* **TEXTE**
====================
11La leçon appelle trois remarques au moins : dès lors que la publication du manuscrit y est donnée comme le moyen de découvrir le légitime propriétaire de la cassette, le caractère narratif de l’Avis se trouve d’autant mieux marqué — le récit de la rencontre inaugurale demeure en attente d’une suite —, et la narration d’Adolphe revêt en conséquence une dimension plus nettement métadiégétique ; faute d’un témoignage secondaire, l’Éditeur n’a aucun moyen de trancher entre fiction et autobiographie, ni de statuer sur les relations que le désespéré de Cerenza entretient avec l’histoire (auteur ou héros ?) — le statut de l’anecdote est donc lui-même suspendu à une suite possible du récit premier ; faute d’information complémentaire encore, l’Éditeur ne peut savoir si Adolphe a survécu à sa mélancolie italienne ou s’il y a succombé : l’interprétation du manuscrit doit être elle-même différée, sans qu’on ait ici à distinguer entre l’interprétation du récit et l’interprétation de l’histoire. Tout le sens de « l’anecdote ou l’histoire qu’on va lire » se trouve ainsi soumis à la possibilité d’une suite. L’énoncé matriciel de l’Avis dans sa version originale serait donc : « il aurait fallu que je puisse dire d’abord… si Adolphe a survécu au désespoir, s’il est bien le héros de cette triste histoire… mais peut-être pourrai-je le dire bientôt » ; tout est fait pour ménager la possibilité d’un supplément qui devra s’écrire sous la forme d’une paralipse : si l’histoire des amours d’Adolphe et d’Ellénore demande à être interprétée, l’interprétation est ici projetée comme une continuation destinée à combler une lacune.

12Il est dès lors difficile de ne pas regarder l’encadrement dans les versions de 1816 et 18249 comme le produit de cette logique. La variante décisive tient, comme on sait, dans la mention de « l’Inconnu » rencontré « par hasard », « dans une ville d’Allemagne », qui vient prendre structurellement la place des « diamants d’un assez grand prix » offerts dans la première version — à partir de quoi c’est le récit lui-même et non plus la cassette qui se trouve avoir un double fond. L’apparition de l’Inconnu suffit à instituer comme un second épisode dans le niveau diégétique premier : le « hasard » est venu suppléer à ce qui devait être l’effet de la publication, l’Éditeur recevant d’un témoin les données qui manquaient, lesquelles autorisent à régler le statut de l’histoire en révélant la fin de son héros, auteur et narrateur tout à la fois.
====================
* **DONNÉES FOURNIES**
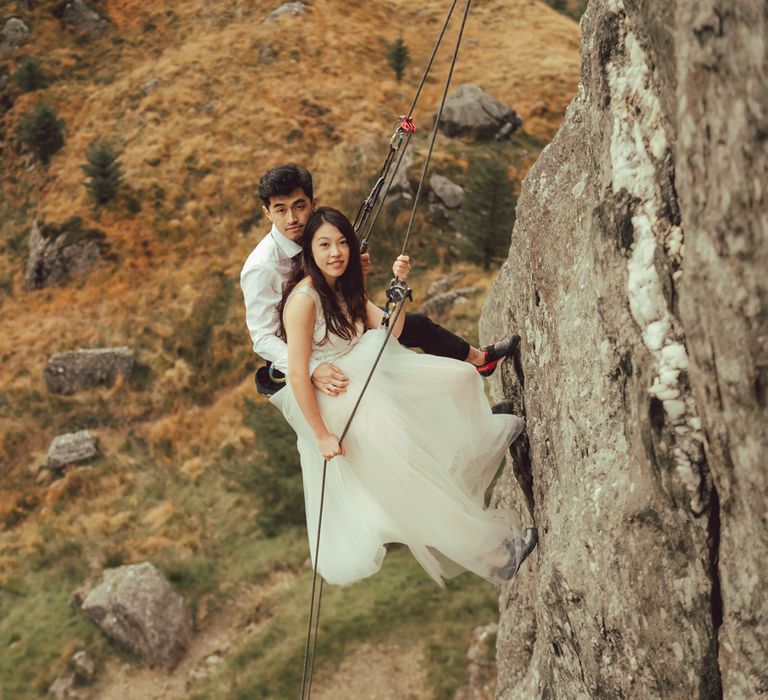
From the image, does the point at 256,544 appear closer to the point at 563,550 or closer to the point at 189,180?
the point at 563,550

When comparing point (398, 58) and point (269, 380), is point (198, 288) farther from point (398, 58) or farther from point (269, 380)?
point (269, 380)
====================
* **TRAVAIL À FAIRE**
Prolongez, s'il vous plaît, le texte sur l'Avis d'Adolphe en reprenant juste après sa dernière phrase.

* **RÉSULTAT DE L'EXERCICE**
13Mais la surprise est maintenant que cette nouvelle version de l’Avis de l’Éditeur, loin de résorber les lacunes inscrites dans le premier état du texte, reconduit le jeu supplétif en projetant non pas exactement une suite, mais bien une sorte de continuation — la Lettre de l’Inconnu nous étant promise pour plus tard — à laquelle l’interprétation du récit est ici encore suspendue.

14La surprise est en outre que chacune des pièces de l’encadrement va mettre en œuvre la même procédure en combinant librement opérations de soustraction et d’addition. Isolons d’abord nettement, à l’exemple ici encore de M. Charles, les trois niveaux qui forment ce savant dispositif péritextuel où interviennent trois instances — l’Éditeur responsable du dispositif et qui en signe deux des pièces (l’« Avis » inaugural, une « Réponse » finale) ; l’Inconnu qui, dans une unique Lettre donnée par l’Éditeur à la suite du récit d’Adolphe, délivre à la fois un témoignage et une interprétation de l’histoire ; Adolphe comme personnage du récit inaugural, héros et narrateur de l’histoire encadrée, mais aussi éditeur de deux fragments d’une Lettre d’Ellénore, sur lesquels s’achève sa narration. On peut montrer que les trois instances viennent désigner après coup une lacune dans le déjà-écrit ou le déjà-lu, pour trouver paradoxalement en elle les ressources d’une continuation soit de l’histoire soit du récit avec laquelle leur interprétation, soit de l’histoire soit du récit, se confond. L’opération, indissolublement herméneutique et hypertextuelle, consiste pour chacun d’eux à fonder leur interprétation sur une paralipse.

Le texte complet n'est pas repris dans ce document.